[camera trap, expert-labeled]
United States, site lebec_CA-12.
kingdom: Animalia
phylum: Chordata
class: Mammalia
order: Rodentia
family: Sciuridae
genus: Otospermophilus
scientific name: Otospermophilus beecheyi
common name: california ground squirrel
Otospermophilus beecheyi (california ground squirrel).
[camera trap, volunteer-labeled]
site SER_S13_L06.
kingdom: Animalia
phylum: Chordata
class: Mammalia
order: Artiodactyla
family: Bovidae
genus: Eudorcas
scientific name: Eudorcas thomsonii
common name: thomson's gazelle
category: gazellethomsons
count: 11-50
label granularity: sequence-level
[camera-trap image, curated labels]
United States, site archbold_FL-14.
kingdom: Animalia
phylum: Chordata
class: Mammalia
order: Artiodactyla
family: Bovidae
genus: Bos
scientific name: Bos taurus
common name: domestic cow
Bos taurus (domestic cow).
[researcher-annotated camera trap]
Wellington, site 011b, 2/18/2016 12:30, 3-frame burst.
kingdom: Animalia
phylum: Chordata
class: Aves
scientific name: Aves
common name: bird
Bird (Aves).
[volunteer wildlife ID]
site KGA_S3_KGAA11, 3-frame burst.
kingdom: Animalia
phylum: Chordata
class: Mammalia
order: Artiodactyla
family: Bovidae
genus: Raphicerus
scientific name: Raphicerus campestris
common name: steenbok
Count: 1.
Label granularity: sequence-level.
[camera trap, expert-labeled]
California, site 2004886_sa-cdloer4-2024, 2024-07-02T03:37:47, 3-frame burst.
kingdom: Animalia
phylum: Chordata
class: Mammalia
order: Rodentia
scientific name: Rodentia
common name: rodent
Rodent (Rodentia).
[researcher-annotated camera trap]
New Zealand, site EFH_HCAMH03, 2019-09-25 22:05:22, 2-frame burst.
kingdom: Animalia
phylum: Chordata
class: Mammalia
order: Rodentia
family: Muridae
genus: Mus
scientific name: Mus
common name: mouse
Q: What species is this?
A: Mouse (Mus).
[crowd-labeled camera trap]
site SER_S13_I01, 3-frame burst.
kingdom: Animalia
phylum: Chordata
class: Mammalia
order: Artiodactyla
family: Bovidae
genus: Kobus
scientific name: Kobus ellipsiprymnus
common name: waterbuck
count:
□ □ □
- Required work:
Reproduce the preceding records exactly and completely.

- Answer box:
[camera trap, expert-labeled]
United States, site lebec_CA-12.
kingdom: Animalia
phylum: Chordata
class: Mammalia
order: Rodentia
family: Sciuridae
genus: Otospermophilus
scientific name: Otospermophilus beecheyi
common name: california ground squirrel
Otospermophilus beecheyi (california ground squirrel).
[camera trap, volunteer-labeled]
site SER_S13_L06.
kingdom: Animalia
phylum: Chordata
class: Mammalia
order: Artiodactyla
family: Bovidae
genus: Eudorcas
scientific name: Eudorcas thomsonii
common name: thomson's gazelle
category: gazellethomsons
count: 11-50
label granularity: sequence-level
[camera-trap image, curated labels]
United States, site archbold_FL-14.
kingdom: Animalia
phylum: Chordata
class: Mammalia
order: Artiodactyla
family: Bovidae
genus: Bos
scientific name: Bos taurus
common name: domestic cow
Bos taurus (domestic cow).
[researcher-annotated camera trap]
Wellington, site 011b, 2/18/2016 12:30, 3-frame burst.
kingdom: Animalia
phylum: Chordata
class: Aves
scientific name: Aves
common name: bird
Bird (Aves).
[volunteer wildlife ID]
site KGA_S3_KGAA11, 3-frame burst.
kingdom: Animalia
phylum: Chordata
class: Mammalia
order: Artiodactyla
family: Bovidae
genus: Raphicerus
scientific name: Raphicerus campestris
common name: steenbok
Count: 1.
Label granularity: sequence-level.
[camera trap, expert-labeled]
California, site 2004886_sa-cdloer4-2024, 2024-07-02T03:37:47, 3-frame burst.
kingdom: Animalia
phylum: Chordata
class: Mammalia
order: Rodentia
scientific name: Rodentia
common name: rodent
Rodent (Rodentia).
[researcher-annotated camera trap]
New Zealand, site EFH_HCAMH03, 2019-09-25 22:05:22, 2-frame burst.
kingdom: Animalia
phylum: Chordata
class: Mammalia
order: Rodentia
family: Muridae
genus: Mus
scientific name: Mus
common name: mouse
Q: What species is this?
A: Mouse (Mus).
[crowd-labeled camera trap]
site SER_S13_I01, 3-frame burst.
kingdom: Animalia
phylum: Chordata
class: Mammalia
order: Artiodactyla
family: Bovidae
genus: Kobus
scientific name: Kobus ellipsiprymnus
common name: waterbuck
count:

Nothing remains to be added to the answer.